TEXT SECTION:
_ _ _ _ _ _ _
Real World Data and Evidence Revolutionize Clinical Research
The 21st Century Cures Act passed by congress supports the use of real-world data (RWD) to gather real-world evidence (RWE) from observational and post marketing studies in order to get drugs to market in a more efficient and affordable manner. In 2019, the FDA also provided guidance on the proper methods of RWE collection.
The FDA recognizes the following methods of RWE extraction:
- Use of electronic health records (EHRs), registries, and medical claims databases (synthetic control arms)
- Initiating patient-generated data including that from the virtual trial setting (e.g. home blood pressure monitoring by the patient)
- Use of data gathered from resources that inform on health status outside of a physical site location (e.g. Insertable Cardiac Monitor)
This strongly indicates that the FDA is prepared to approve drugs using RWE, if appropriate real world evidence is collected. How is this to be done? Primarily using synthetic control arms, a (FDA approved) method of RWE collection. Synthetic arms use data derived from a population unbound by the stringent exclusion/inclusion criteria of early-phase studies.
Instead of collecting data from the control arm made of patients recruited for a clinical trial, synthetic arms provide the time-and-money-saving approach of using EHR’s, wearable devices, etc. – to supply researchers with similar data. As a result, the study protocol can curtail enrollment requirements (saving money) and streamline market-entry for life-saving therapeutics (saving time). This has already been the case for drugs such as avelumab for skin cancer, alectinib for lung cancer, and blinatumomab for a rare form of leukemia where-in a synthetic arm was employed to provide substantiating evidence of its effectiveness.
_ _ _ _ _ _ _
Saved data entries:
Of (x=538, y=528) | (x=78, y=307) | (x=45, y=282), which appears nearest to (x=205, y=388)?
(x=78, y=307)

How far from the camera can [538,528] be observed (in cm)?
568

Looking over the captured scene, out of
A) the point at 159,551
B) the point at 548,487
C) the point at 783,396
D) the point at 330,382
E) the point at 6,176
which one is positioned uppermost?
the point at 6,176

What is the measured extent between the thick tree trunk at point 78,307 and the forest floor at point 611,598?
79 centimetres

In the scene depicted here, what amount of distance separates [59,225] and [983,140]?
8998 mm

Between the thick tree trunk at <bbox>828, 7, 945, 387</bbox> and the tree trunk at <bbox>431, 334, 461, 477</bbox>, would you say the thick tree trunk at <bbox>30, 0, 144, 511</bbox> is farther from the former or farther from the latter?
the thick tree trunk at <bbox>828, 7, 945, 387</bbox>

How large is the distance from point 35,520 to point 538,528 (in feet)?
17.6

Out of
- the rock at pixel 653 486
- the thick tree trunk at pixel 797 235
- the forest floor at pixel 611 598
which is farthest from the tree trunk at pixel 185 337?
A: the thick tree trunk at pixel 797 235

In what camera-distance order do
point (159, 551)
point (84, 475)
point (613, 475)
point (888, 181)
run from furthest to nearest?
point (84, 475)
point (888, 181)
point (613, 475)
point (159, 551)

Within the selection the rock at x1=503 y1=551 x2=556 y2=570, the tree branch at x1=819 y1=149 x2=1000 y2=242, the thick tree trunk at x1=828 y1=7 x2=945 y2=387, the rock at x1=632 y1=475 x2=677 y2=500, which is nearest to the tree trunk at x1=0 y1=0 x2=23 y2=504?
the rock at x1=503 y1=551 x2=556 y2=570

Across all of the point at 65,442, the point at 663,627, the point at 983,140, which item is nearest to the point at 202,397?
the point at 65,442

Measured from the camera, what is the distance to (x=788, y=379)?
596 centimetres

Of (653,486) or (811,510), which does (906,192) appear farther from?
_ _ _ _ _ _ _
TASK PROMPT:
In the article on real-world evidence, which act passed by Congress supports using real-world data to gather real-world evidence? This listing has no connection to the article on real-world evidence.

OUTPUT BELOW:
The 21st Century Cures Act.